Objective: We present the molecular and clinical characterization of two novel IGFALS mutations that caused complete ALS deficiency in three unrelated patients with postnatal growth deficit, low IGF-I and IGFBP-3 levels, and no GH deficiency.
Results: IGFALS mutation screening identified a novel homozygous IGFALS missense mutation, which altered a conserved residue, N276S, in two of the probands. The third proband presented a novel homozygous nonsense mutation, Q320X, that is predicted to generate a severely truncated ALS protein. The affected probands presented a similar phenotype characterized by a moderate postnatal growth deficit associated with undetectable ALS, low IGF-I, IGF-II, and IGFBP-3, and hyperinsulinemia, and, in two cases, delayed puberty.

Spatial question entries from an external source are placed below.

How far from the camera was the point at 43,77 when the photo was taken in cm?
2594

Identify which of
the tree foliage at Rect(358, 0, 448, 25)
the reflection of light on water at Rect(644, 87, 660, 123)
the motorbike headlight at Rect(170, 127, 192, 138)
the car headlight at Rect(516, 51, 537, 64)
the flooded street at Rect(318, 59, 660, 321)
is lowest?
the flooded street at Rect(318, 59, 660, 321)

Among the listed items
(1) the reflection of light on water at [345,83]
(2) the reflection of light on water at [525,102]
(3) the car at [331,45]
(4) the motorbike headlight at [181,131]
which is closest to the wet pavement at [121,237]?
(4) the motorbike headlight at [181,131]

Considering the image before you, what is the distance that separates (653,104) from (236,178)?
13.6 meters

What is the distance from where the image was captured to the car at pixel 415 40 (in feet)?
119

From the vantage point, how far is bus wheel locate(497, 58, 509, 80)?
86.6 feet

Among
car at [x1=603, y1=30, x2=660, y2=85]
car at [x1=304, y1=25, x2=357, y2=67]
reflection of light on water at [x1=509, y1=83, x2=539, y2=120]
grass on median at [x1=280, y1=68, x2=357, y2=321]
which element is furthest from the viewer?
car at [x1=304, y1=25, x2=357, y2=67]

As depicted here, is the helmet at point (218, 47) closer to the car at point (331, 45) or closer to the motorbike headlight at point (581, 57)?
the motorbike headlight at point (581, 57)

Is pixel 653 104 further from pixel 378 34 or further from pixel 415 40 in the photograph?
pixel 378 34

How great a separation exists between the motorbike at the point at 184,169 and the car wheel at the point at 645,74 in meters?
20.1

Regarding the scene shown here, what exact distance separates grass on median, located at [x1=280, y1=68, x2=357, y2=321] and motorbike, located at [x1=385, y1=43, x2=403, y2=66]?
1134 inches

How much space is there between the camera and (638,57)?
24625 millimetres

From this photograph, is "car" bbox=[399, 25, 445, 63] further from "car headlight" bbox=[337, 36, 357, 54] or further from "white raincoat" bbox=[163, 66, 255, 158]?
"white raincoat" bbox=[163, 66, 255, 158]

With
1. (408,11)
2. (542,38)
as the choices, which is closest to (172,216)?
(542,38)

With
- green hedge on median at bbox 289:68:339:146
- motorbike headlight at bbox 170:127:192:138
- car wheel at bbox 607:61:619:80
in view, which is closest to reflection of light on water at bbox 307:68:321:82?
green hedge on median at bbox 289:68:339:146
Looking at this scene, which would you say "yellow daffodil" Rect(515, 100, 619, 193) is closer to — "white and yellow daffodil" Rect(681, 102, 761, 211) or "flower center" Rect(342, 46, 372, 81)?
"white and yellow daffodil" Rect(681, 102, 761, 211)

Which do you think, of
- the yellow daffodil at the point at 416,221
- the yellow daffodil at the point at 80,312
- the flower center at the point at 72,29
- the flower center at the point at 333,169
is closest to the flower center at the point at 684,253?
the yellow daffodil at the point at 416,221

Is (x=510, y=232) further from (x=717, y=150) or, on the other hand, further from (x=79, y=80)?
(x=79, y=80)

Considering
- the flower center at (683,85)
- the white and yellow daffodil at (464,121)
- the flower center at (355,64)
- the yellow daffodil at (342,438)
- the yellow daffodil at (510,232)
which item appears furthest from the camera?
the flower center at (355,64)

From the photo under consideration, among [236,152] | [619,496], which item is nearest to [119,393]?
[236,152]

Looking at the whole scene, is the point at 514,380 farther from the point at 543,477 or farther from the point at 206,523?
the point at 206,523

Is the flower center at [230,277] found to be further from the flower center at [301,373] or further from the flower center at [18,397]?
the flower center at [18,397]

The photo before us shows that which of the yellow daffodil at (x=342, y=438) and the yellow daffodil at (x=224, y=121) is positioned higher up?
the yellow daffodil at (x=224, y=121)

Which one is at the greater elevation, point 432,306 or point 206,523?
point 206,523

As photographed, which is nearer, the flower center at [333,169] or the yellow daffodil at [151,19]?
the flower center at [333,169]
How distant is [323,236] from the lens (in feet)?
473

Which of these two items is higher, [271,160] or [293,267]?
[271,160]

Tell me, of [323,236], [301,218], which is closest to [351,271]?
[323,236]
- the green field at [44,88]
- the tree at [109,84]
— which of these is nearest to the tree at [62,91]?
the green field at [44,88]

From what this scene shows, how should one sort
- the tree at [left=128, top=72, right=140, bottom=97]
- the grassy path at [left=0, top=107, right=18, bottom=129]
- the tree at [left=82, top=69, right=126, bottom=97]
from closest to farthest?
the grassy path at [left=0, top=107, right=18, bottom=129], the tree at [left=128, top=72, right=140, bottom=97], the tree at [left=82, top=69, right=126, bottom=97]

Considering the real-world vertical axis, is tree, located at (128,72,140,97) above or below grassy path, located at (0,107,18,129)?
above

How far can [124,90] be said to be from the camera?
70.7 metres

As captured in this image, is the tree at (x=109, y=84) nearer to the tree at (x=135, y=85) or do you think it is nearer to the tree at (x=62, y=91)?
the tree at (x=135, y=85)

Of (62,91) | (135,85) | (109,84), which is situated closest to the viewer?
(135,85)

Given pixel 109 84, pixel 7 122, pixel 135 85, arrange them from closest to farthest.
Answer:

Conclusions: Primary ALS deficiency due to IGFALS mutations should be considered as a possible cause of postnatal growth deficit in IGF-I-deficient patients in the absence of GH deficiency or insensitivity. Determination of serum ALS levels and basal insulinemia can be helpful in the differential diagnosis of patients with idiopathic IGF-I deficiency.